Non seulement la santé de tous les habitants de la planète dépend de la santé de ses habitantes, mais il faut encore observer qu’en mettant les femmes à l’écart de la vie politique et citoyenne, un pays s’ampute lui-même de ses chances de développement économique. Bourguiba, que cite Saïda Douki Dedieu, l’avait compris : « Une société qui se prive de la moitié de ses membres est comme un corps frappé d’hémiplégie« . La psychiatre tunisienne enfonce le clou en rappelant cette simple vérité avancée par tous les défenseurs des droits des femmes : ce sont elles qui, avec les pères, éduquent les enfants ; quand elles sont privées de culture, d’éducation, d’ouverture sur le monde, les générations futures en sont elles aussi écartées.

 

Or, rappelle Saïda Douki Dedieu, les filles, quand elles vont à l’école, obtiennent de meilleurs résultats que les garçons, et cela partout dans le monde. Les femmes à des postes à haute responsabilité gèrent mieux les crises, négocient avec plus de détermination et obtiennent davantage de résultats. Ce n’est pas Saïda Douki Dedieu qui l’affirme, c’est le résultat d’une très sérieuse et parfaitement indépendante étude du Hedge Fund Research qu’elle cite. Et les investisseurs ne s’y sont d’ailleurs pas trompés, qui attribuent plus volontiers les micro-crédits à celles qui investissent dans l’avenir et mettent un point d’honneur à rembourser leurs dettes.

 

Pas d’essentialisme primaire, cependant, chez Saïda Douki Dedieu : les qualités spécifiques observables chez les femmes ne sont pas innées, elles sont le fruit d’une nécessité intégrée de devoir travailler plus, prouver plus, donner plus pour réussir autant qu’un homme. Chez une femme, l’ambition, le sens de la compétition, le désir de performance sont vitaux et donc portés par une énergie inégalée.
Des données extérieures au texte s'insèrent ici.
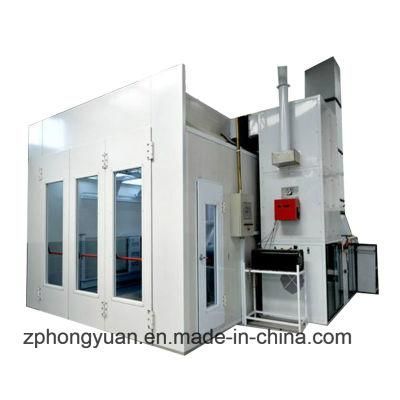 Hot Sale Automotive Paint Booth Car Paint Booth with Ce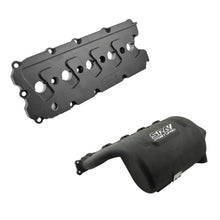 Cast Aluminum Valve Cover + Intake Manifold for VW 2.5L 5 CYLINDER 20V 07K - Black - PRE SALE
Faut-il être aveugle ou englué dans des convictions réactionnaires pour ne pas s’apercevoir qu’il y a là, en elles, un incroyable potentiel de développement économique?

 

 

 

 

Quand une femme est opprimée, elle n’est généralement pas la seule à l’être

 

 

 

Alors, pourquoi la nation tunisienne supporterait-elle qu’on relègue ses femmes au rang d’êtres « complémentaires »? C’est une folie collective, exprime Saïda Douki Dedieu, rappelant l’inévitable « corrélation entre le déficit démocratique et l’inégalité entre hommes et femmes », car « là où les familles oppriment les femmes, les gouvernants finissent par réprimer tous les citoyens ». L’infériorisation des femmes ne favorise pas une domination masculine favorable aux hommes, mais bel et bien une domination tout court, qui fait « le lit des dictatures », et partant celui des conflits armés. L’égalité entre hommes et femmes est au contraire, porteuse de liberté, de réelle démocratie et de paix entre les nations.

 

 

 

 

Comment faire?

 

 

 

 

L’égalité juridique, conclut Saïda Douki Dedieu, est assurément le préalable à tout. Mais ensuite, la transformation sociétale, que Bourguiba déjà appelait de ses voeux pour la Tunisie, passera ici et ailleurs par le réinvestissement des hommes dans la sphère familiale. Partager l’éducation des enfants, voilà un socle véritablement prometteur pour une authentique démocratie, ouverte et favorable au progrès. La complémentarité se situe là : non pas dans la situation d’infériorité d’un sexe par rapport à l’autre, mais bien dans l’échange et le partage des responsabilités dans le couple. Saïda Douki Dedieu note que ce partage est d’ailleurs à la racine même du couple dans le Livre. Rien ne prédispose donc l’Islam à l’inégalité homme/femme.

 

 

 

 

 

 

 

 

Saïda Douki Dedieu parle bien depuis la Tunisie de 2012, mais elle parle au monde entier, pour aujourd’hui et pour demain.